‘I’m as proud of what we don’t do as I am of what we do.’
Sometimes it’s just as important to know what we don’t or can’t do as it is to know what we do and can.
If we don’t recognise our limits then we run the risk of taking things on which are outside our area of expertise, that at best we do mediocrely and at worst, badly.
The difficulty is, when we’re running a business and want to deliver and overdeliver to clients and customers, it’s hard not simply to say ‘yes’ to a request, then worry about how we’re going to fulfil it later.
Of course, it’s possible that we might excel in delivering the added or new requirement, but it’s more likely that we fulfil it to a satisfactory – or reasonable – level. The problem then is that delivery at a satisfactory or even reasonable level still reduces the average, meaning that the service you excel in doesn’t look quite so good as it would by itself. Sometimes, less is more.

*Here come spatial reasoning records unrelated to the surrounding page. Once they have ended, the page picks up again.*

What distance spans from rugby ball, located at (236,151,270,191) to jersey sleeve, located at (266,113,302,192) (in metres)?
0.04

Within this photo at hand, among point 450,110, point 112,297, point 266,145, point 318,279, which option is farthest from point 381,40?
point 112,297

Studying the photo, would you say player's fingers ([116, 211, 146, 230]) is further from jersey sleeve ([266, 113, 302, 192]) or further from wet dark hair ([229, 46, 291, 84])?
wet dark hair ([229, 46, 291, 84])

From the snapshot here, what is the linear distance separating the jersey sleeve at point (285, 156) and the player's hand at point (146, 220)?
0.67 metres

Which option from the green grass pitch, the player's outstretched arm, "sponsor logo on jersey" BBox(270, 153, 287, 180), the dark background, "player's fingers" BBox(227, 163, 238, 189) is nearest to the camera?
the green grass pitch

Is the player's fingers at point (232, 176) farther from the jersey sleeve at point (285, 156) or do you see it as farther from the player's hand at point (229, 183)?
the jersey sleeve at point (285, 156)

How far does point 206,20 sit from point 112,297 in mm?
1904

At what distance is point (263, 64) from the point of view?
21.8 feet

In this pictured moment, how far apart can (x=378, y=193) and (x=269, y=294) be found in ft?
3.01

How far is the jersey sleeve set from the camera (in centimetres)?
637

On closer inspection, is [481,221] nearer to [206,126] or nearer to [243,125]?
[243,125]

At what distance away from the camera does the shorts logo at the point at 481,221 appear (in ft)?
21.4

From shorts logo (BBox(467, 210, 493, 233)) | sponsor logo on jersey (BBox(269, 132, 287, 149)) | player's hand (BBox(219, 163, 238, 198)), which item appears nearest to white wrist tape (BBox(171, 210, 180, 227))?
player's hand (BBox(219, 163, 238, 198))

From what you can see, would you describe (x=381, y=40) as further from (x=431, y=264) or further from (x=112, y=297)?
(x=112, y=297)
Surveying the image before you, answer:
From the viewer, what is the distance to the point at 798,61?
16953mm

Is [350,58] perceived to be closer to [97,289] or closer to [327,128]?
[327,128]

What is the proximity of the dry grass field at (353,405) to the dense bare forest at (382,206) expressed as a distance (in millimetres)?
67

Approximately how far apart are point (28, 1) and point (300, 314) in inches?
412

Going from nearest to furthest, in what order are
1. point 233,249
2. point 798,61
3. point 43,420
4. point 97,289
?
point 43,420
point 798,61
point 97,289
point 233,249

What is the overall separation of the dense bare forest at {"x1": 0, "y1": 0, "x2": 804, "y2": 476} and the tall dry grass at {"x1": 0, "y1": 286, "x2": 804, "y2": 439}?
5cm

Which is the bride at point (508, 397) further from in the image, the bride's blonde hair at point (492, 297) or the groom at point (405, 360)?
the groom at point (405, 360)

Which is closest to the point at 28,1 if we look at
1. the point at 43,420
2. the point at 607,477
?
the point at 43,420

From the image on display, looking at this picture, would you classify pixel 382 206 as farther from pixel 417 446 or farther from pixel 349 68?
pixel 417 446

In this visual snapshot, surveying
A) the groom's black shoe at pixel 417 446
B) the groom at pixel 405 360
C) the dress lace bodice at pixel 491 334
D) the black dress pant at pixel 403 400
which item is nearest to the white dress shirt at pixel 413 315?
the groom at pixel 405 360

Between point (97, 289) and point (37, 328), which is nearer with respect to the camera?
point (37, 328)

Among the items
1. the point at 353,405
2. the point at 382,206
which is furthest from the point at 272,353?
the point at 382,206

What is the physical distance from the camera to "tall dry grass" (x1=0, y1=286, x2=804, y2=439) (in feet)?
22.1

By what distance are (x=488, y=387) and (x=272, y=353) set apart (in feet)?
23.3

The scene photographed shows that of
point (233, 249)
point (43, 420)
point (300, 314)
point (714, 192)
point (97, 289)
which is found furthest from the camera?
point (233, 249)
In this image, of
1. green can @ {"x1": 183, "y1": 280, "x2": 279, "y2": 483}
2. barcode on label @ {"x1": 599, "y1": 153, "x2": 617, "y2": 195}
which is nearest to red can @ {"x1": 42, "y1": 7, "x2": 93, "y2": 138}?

It’s a bit like watching a longer film that is good with some brilliant bits, in contrast to a shorter film that is brilliant from start to finish – and you know which one you’d recommend to a friend.
Initially, when a client’s needs align perfectly with what we can deliver, we are at the optimum point of mutual benefit in the business relationship. But it’s when we say yes to things that don’t align perfectly that the relationship runs the risk of becoming unstuck. If the client or customer starts to lose faith in our ability to deliver, that faith can be difficult to regain.
So, the takeaway here is know your strengths and weaknesses and be willing to acknowledge them openly to your client. That way, you don’t overpromise, under deliver and subsequently lose their trust.
In business, as in most things, authenticity and honest self-awareness count a great deal more than many would have us believe.
The best restaurants tend to offer quite limited menus.